In a day. I built my own website, with a geo-location function and neat design, and emerged empowered. Apparently, lots of agencies are taking the course at Decoded, the coding training company co-founded by Steve Henry. Which means lots of ad people who were previously bemused and intimidated by the idea of digital creation are now realising that building something wonderfully cool and pretty sophisticated isn't necessarily that difficult.
What a little knowledge teaches you is that computer coding isn't a dark art that you're either born to perform or not. And if intuitive creative thinkers can learn to build digitally (or at least understand the principles), they can create digital experiences far richer, more emotive and instinctive than anything most function-focused developers can achieve. The ad industry desperately needs more of these pollinated skills.
In fact, the most perplexing thing about the Decoded course had nothing to do with HTML5, Javascript or Cascading Style Sheets. What we pupils had real difficulty with was the altruism that characterises so much high-value collateral on the web.
The reason people like me can do some pretty cool stuff online in a matter of hours is because all the hard work has already been done by super-brilliant developers who are happy to share, and simplify, years of work so that the rest of us can cut massive corners. And they do it for free. For all of us engaged in the brutal fight for revenue, such magnanimity is pretty unfathomable.

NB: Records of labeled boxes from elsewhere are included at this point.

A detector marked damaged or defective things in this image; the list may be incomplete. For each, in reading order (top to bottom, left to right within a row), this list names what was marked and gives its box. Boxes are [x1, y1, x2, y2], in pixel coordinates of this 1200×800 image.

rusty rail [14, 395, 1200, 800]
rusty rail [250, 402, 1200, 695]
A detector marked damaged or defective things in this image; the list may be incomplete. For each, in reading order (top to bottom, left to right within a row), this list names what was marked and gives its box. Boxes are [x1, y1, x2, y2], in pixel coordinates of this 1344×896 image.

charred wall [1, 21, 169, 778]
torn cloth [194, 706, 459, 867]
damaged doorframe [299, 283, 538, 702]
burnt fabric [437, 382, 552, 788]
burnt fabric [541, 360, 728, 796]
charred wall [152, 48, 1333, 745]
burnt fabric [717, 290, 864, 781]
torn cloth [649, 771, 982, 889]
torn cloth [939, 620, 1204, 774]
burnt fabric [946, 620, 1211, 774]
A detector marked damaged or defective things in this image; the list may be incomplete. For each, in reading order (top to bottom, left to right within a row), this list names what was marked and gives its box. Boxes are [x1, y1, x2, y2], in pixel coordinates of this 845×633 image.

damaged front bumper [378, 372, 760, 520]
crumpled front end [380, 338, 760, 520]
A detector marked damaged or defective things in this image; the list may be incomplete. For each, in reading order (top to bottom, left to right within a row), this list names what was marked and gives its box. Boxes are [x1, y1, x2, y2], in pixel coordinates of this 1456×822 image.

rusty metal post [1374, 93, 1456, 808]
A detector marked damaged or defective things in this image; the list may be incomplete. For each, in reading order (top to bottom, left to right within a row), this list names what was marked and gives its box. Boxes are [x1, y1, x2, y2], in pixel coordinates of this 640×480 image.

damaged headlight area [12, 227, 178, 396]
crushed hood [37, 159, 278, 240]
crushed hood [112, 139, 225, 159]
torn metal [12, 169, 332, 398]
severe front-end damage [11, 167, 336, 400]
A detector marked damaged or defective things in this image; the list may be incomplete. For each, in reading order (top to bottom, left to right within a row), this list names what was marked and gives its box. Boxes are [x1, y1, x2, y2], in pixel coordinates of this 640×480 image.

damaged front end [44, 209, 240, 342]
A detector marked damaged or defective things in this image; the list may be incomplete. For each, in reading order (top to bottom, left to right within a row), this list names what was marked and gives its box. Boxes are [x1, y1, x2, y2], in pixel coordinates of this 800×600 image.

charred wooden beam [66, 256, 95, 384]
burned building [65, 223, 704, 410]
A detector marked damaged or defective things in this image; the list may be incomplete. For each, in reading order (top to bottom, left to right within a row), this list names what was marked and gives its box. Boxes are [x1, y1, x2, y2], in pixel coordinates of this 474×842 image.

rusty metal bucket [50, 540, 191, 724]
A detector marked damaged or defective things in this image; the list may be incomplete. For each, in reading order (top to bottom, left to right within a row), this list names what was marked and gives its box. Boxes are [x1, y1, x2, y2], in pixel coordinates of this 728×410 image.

Yet it's a lesson the ad industry could learn from as it struggles to cope with its current economic and structural pressures. Just like with digital coding, the advertising industry needs to strip out some of the defensive mystique that it has built around its service. As the piece on remuneration on page 21 suggests, agencies have to be more open with clients about their processes and finances; and if clients are going to pay their agencies less, then they must commit to working more collaboratively to achieve the right results faster and more efficiently.
Mind you, the danger of greater collaboration and openness is that the people you invite in to share your expertise begin to think they can do all this stuff themselves. For several hours after my training at Decoded, I was convinced I could go off and make a whole new living in the world of HTML5. Perhaps that's what Littlewoods thought after the pitch it aborted last summer, when it decided it didn't need an ad agency after all; it could do the advertising itself.
Anyone who saw the Littlewoods Christmas campaign knows what a disastrous decision that proved to be. Now Littlewoods is looking for an agency again. Hopefully, it's got the message now that understanding how to make an ad isn't the same as being able to make a great ad. Some things really are best left to the specialists.